Given exercise:
Copy the data below verbatim, from the line containing "How big is the" through the line containing "Answer: (400,252) → (449,80) → (143,391)", including both of those lines.

Material shown:
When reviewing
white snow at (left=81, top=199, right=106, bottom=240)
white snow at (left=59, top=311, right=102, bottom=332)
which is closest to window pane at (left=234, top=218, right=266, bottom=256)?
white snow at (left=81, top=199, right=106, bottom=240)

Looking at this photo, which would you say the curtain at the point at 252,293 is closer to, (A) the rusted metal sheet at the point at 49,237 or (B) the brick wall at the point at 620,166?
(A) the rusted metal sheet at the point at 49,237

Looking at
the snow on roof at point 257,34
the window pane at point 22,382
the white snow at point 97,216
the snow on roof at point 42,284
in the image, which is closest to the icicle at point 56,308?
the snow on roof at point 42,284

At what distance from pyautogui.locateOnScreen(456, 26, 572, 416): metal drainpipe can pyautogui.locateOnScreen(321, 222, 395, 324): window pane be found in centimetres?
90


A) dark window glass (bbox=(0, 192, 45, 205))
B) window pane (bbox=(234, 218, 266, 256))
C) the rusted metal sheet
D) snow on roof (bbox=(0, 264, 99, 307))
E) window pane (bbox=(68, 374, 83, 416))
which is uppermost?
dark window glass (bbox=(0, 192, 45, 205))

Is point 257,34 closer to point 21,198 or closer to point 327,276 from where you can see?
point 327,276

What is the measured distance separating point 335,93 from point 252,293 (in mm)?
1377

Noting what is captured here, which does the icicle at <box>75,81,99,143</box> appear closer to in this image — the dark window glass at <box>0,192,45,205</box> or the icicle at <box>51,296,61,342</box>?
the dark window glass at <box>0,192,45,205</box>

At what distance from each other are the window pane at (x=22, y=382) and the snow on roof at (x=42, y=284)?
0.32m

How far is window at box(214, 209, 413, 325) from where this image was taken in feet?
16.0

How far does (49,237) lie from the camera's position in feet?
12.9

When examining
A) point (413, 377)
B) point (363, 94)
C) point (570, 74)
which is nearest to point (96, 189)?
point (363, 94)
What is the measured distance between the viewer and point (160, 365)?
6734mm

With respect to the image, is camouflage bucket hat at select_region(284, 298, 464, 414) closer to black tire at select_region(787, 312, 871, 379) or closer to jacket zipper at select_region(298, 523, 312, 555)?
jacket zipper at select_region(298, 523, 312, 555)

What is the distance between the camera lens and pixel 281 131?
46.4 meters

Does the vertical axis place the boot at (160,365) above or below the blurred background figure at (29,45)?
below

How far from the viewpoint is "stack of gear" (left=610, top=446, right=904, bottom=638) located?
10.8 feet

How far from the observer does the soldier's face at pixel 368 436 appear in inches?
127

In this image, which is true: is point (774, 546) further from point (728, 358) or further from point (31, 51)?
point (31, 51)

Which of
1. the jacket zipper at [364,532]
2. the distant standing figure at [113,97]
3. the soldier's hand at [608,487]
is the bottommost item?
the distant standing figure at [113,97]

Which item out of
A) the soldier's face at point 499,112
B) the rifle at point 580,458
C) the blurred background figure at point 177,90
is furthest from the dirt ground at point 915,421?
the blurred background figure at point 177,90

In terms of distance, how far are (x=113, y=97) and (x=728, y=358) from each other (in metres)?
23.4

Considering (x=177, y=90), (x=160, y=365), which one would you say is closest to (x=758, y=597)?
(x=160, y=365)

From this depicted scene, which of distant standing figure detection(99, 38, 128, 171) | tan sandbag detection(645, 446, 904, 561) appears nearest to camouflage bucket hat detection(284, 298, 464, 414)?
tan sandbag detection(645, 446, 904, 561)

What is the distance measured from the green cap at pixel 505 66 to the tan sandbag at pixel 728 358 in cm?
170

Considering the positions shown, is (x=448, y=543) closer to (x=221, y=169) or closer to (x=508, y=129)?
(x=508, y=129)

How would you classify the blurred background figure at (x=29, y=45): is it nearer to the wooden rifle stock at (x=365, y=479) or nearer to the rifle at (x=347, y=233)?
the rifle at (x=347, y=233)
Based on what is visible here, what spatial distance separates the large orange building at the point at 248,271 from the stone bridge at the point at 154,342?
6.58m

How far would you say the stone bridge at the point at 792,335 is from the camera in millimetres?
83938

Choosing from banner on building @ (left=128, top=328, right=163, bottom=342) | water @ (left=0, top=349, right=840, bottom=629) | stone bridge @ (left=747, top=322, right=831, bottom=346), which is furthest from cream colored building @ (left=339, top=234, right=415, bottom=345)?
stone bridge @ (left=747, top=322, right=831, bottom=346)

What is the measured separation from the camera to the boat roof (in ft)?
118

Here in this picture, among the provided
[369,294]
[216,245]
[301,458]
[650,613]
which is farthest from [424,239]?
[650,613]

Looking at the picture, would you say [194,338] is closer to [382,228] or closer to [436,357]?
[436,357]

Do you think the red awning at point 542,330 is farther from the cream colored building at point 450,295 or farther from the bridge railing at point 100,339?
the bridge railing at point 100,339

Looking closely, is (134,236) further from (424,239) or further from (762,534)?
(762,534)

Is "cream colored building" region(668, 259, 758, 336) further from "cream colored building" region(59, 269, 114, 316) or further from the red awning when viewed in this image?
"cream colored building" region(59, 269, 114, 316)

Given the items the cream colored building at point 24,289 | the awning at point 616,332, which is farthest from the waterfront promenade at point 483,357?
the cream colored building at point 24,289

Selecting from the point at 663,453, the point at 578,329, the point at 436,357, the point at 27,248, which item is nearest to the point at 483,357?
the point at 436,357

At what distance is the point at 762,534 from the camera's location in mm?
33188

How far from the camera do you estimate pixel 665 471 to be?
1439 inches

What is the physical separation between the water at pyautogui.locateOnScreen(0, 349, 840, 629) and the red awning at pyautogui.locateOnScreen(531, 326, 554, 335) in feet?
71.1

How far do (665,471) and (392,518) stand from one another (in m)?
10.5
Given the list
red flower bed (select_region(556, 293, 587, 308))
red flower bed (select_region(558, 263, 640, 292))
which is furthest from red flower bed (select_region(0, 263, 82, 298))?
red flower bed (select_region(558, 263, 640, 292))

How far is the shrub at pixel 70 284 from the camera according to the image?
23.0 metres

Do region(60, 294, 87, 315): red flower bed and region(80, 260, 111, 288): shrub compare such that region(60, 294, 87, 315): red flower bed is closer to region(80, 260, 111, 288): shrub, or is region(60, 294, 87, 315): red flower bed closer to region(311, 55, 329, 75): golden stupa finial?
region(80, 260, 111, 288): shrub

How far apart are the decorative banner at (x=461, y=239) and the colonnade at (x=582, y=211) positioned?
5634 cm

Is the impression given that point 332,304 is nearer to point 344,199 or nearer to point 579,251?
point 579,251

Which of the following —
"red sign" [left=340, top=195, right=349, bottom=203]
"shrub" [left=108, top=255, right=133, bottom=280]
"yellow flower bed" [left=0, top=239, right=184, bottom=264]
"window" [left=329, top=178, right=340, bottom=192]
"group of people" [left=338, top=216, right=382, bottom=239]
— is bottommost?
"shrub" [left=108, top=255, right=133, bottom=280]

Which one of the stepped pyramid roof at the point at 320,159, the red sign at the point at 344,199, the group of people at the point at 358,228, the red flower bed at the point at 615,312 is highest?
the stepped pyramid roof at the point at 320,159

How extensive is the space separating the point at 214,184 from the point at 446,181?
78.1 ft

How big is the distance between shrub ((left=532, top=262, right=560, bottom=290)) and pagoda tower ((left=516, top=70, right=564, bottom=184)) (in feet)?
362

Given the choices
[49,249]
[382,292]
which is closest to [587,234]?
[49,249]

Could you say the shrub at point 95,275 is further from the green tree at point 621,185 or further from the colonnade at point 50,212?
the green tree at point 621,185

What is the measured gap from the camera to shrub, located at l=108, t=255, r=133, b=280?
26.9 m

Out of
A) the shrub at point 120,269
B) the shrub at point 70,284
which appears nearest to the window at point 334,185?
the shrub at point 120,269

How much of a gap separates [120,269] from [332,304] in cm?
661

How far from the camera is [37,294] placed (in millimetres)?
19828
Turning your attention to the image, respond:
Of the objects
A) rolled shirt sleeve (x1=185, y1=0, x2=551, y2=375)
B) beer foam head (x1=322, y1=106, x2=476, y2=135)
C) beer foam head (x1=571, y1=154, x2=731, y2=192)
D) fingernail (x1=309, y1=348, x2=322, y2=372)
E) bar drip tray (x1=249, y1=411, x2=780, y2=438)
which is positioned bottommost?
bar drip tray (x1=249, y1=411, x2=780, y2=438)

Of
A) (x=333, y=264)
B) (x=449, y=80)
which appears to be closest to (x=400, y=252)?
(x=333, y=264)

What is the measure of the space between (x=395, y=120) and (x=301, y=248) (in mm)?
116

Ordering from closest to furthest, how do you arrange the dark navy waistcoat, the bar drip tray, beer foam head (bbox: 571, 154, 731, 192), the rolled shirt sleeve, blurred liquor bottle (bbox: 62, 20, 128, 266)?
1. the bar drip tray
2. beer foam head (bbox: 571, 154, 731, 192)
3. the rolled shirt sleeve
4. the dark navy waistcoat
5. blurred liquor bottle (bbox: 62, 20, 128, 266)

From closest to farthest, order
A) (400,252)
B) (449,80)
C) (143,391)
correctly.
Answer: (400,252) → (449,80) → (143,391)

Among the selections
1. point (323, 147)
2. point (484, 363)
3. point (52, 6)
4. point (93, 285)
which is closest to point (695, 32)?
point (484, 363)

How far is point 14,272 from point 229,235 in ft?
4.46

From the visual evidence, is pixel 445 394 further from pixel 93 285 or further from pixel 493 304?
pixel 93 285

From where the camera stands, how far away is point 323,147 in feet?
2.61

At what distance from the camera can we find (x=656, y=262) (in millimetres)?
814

Solution for this exercise:
How big is the distance between shrub ((left=532, top=262, right=560, bottom=290)) and pagoda tower ((left=516, top=70, right=564, bottom=184)) (in feet)?
362

Given the choices
[49,249]
[382,292]
which is closest to [587,234]?
[49,249]

Could you say the shrub at point 95,275 is further from the green tree at point 621,185 or further from the colonnade at point 50,212?
the green tree at point 621,185

What is the measured gap from the camera to shrub, located at l=108, t=255, r=133, b=280?
26.9 m

Out of
A) the shrub at point 120,269
B) the shrub at point 70,284
which appears nearest to the window at point 334,185?
the shrub at point 120,269

How much of a gap separates [120,269] from [332,304] in cm?
661

How far from the camera is [37,294] placed (in millimetres)?
19828
Turning your attention to the image, respond:
Of the objects
A) rolled shirt sleeve (x1=185, y1=0, x2=551, y2=375)
B) beer foam head (x1=322, y1=106, x2=476, y2=135)
C) beer foam head (x1=571, y1=154, x2=731, y2=192)
D) fingernail (x1=309, y1=348, x2=322, y2=372)
E) bar drip tray (x1=249, y1=411, x2=780, y2=438)
which is positioned bottommost?
bar drip tray (x1=249, y1=411, x2=780, y2=438)

Of
A) (x=333, y=264)
B) (x=449, y=80)
which appears to be closest to (x=400, y=252)?
(x=333, y=264)

What is the measure of the space between (x=395, y=120) and (x=301, y=248) (in mm)?
116

Ordering from closest to furthest, how do you arrange the dark navy waistcoat, the bar drip tray, beer foam head (bbox: 571, 154, 731, 192), the rolled shirt sleeve, blurred liquor bottle (bbox: 62, 20, 128, 266)?
1. the bar drip tray
2. beer foam head (bbox: 571, 154, 731, 192)
3. the rolled shirt sleeve
4. the dark navy waistcoat
5. blurred liquor bottle (bbox: 62, 20, 128, 266)

From closest to farthest, order
A) (400,252)
B) (449,80)
C) (143,391)
correctly.
Answer: (400,252) → (449,80) → (143,391)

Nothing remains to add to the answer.